Há a ideia da bruxa vilã com risada malvada, da vítima de uma sociedade, da femme fatale, explica Carol Chiovatto, escritora e doutora em Letras pela USP, onde estudou a figura da bruxa como estereótipo do feminino transgressor. “Escolhemos aspectos da bruxa nos quais queremos reparar e nos quais não queremos reparar. E essas escolhas vão se mostrando conforme o produto que estamos consumindo”, afirma ela.
Representações múltiplas
Para a pesquisadora, o fator mais forte de mudança na representação da bruxa ao longo do tempo foi a crença. Em sociedades antigas, acreditava-se no poder definido no nascimento: “Às vezes nasceu em determinada fase da Lua, às vezes o parto aconteceu de determinada maneira”. Até que, no começo da Idade Moderna, a bruxa deixa de ser alguém que nasceu com aquele poder e passa a ser alguém que fez um pacto com o diabo. “Porque a Igreja não conseguia admitir que um ser humano tivesse poder, a não ser que o diabo o tivesse dado.”
Assim começou a perseguição às bruxas pela Justiça comum. Sem testemunhos da magia, no entanto, a crença enfraqueceu. “Mas isso foi um trabalho que aconteceu ao longo de mais de um século”, explica Chiovatto. Como as rés na maior parte dos processos por bruxaria eram pessoas em vulnerabilidade social, como viúvas, idosas ou mulheres em situação de mendicância, a literatura entre 1700 e 1800, no romantismo, começa a pensar na figura da bruxa como vítima.
É com a segunda onda do movimento feminista, nos anos 1960, que essa mulher deixa de ser somente vítima e passa a ser também agente. “Bruxa era um xingamento. Quando o movimento feminista se apodera disso, ser bruxa, em alguns discursos, começa a ser um elogio. Tentando conciliar o passado e criar novas tradições”, diz Chiovatto. Além disso, surgem ainda as teorias de bruxas neopagãs, como a religião wicca.
Autoria feminina
Ao longo do tempo, todas essas representações se misturaram. Maria Carolina Casati, criadora do perfil de literatura no Instagram @encruzilinhas, vê diferenças nas histórias de bruxas contadas por homens e por mulheres.
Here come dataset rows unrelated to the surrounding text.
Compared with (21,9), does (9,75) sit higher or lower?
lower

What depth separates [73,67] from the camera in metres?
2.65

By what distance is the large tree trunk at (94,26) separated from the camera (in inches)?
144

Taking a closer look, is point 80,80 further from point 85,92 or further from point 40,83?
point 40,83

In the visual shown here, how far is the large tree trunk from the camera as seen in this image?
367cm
No primeiro caso, a bruxa é uma mulher feia, velha e assustadora. “Está tudo muito no corpo, esse corpo que ninguém mais deseja, esse corpo que assusta.” Além dessa descrição quase sempre frequente, diz ela, a bruxa do autor homem faz “maldade pela maldade”.
Já nos textos escritos por mulheres, explica Casati, não há a descrição corporal, a bruxa não é hipersexualizada nem aterrorizante. “A bruxa tem contato com a terra, com as plantas, com os outros, com as outras, e isso é muito da América Latina, nesses países em que precisamos nos unir para continuar existindo de verdade, países que são muito misóginos.”
Sul Global
Livros como Voladoras, da equatoriana Mónica Ojéda, e Os Perigos de Fumar na Cama, da argentina Mariana Enríquez, retratam em alguns contos a bruxaria ancestral de que fala Casati. “Quase sempre três mulheres, a criança, adulta e anciã, que trabalham juntas, que vivem juntas, para que consigam continuar existindo.”
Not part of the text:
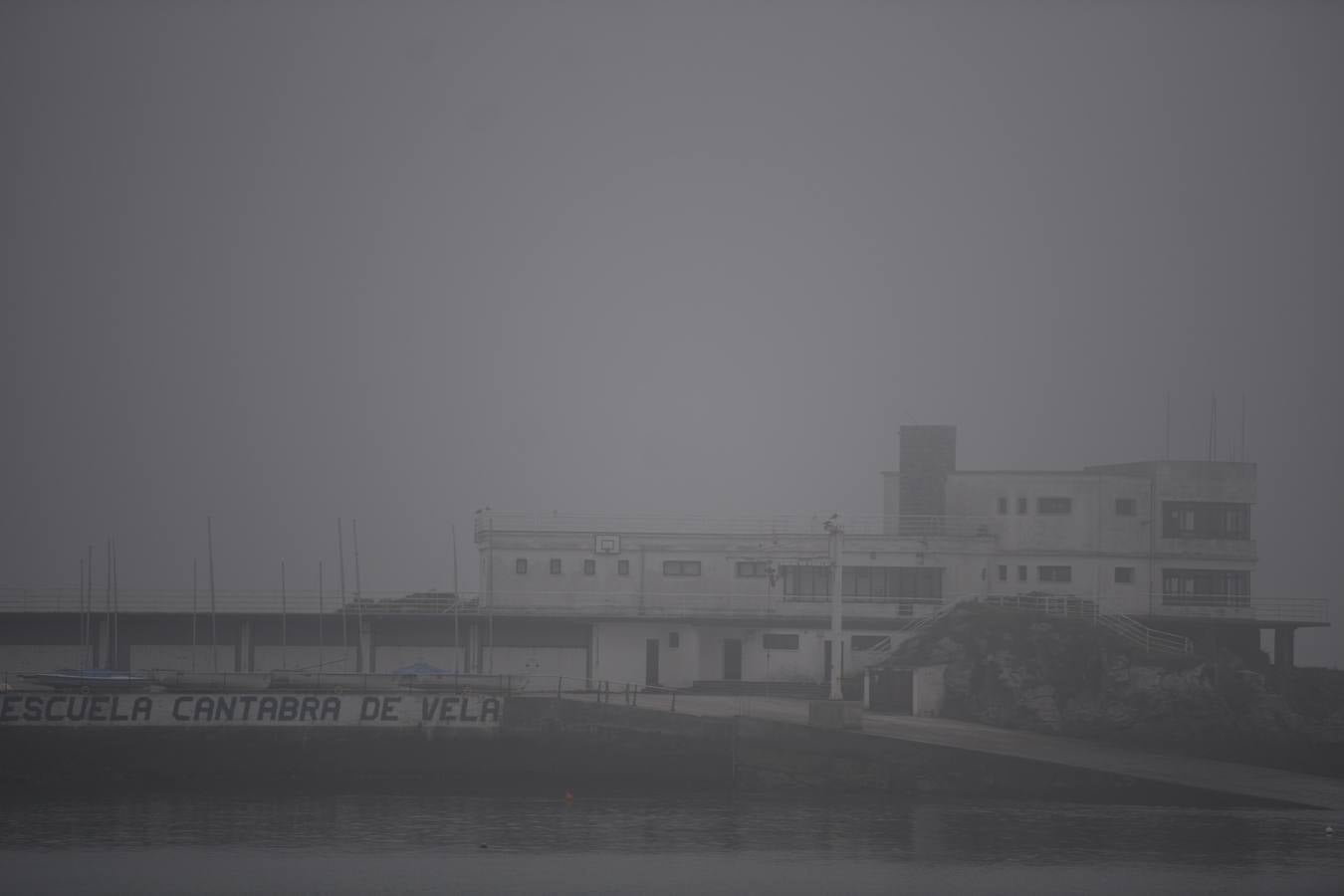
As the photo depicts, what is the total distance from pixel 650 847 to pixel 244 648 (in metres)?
33.9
Mas foi com a história de Eu, Tituba: Bruxa Negra de Salem (de Maryse Condé), que leu durante uma disciplina sobre bruxaria e crítica feminista antes do doutorado sobre narrativas orais, que Casati se interessou pela figura da bruxa, especialmente a descrita por mulheres do Sul Global.
Nas histórias das bruxas das Américas há o componente do racismo. Segundo Chiovatto, nas representações do século 19 essas mulheres são indígenas, caboclas ou de populações escravizadas. “Mas eu percebo o mesmo movimento: uma mulher numa situação vulnerável, que pode na verdade ser boa ou pode ter abraçado a raiva e assumido o aspecto vingativo da coisa”, diz.
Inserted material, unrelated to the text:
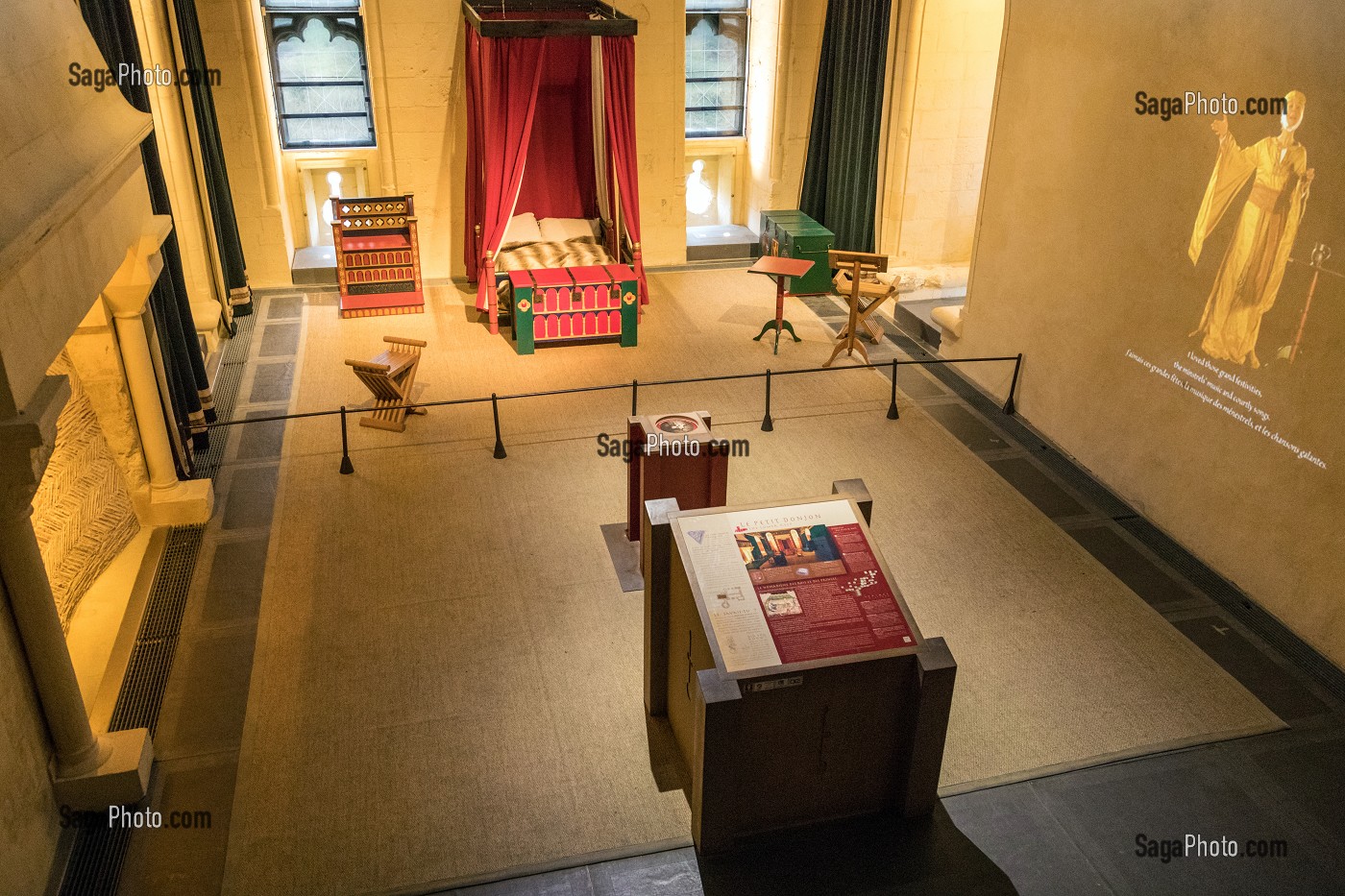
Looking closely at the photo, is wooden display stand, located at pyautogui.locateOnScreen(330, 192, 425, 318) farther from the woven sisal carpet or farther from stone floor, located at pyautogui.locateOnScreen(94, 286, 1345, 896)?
stone floor, located at pyautogui.locateOnScreen(94, 286, 1345, 896)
Já no papel de escritora, Carol Chiovatto criou uma história de bruxaria que se passa em São Paulo. Ela aproveita o sincretismo religioso brasileiro para narrar, em Porém Bruxa, as aventuras de Ísis Rossetti, uma mulher que tem poderes mas precisa lidar com sua dimensão corporal sem eles. É no corpo que ela sofre com o metrô lotado, por exemplo, e também é assediada na rua.
Carol Chiovatto, autora de 'Porém Bruxa'
10 livros sobre bruxas
- Calibã e a Bruxa: mulheres, corpo e acumulação primitiva, de Silvia Federeci (Elefante, 480 págs.; R$ 68)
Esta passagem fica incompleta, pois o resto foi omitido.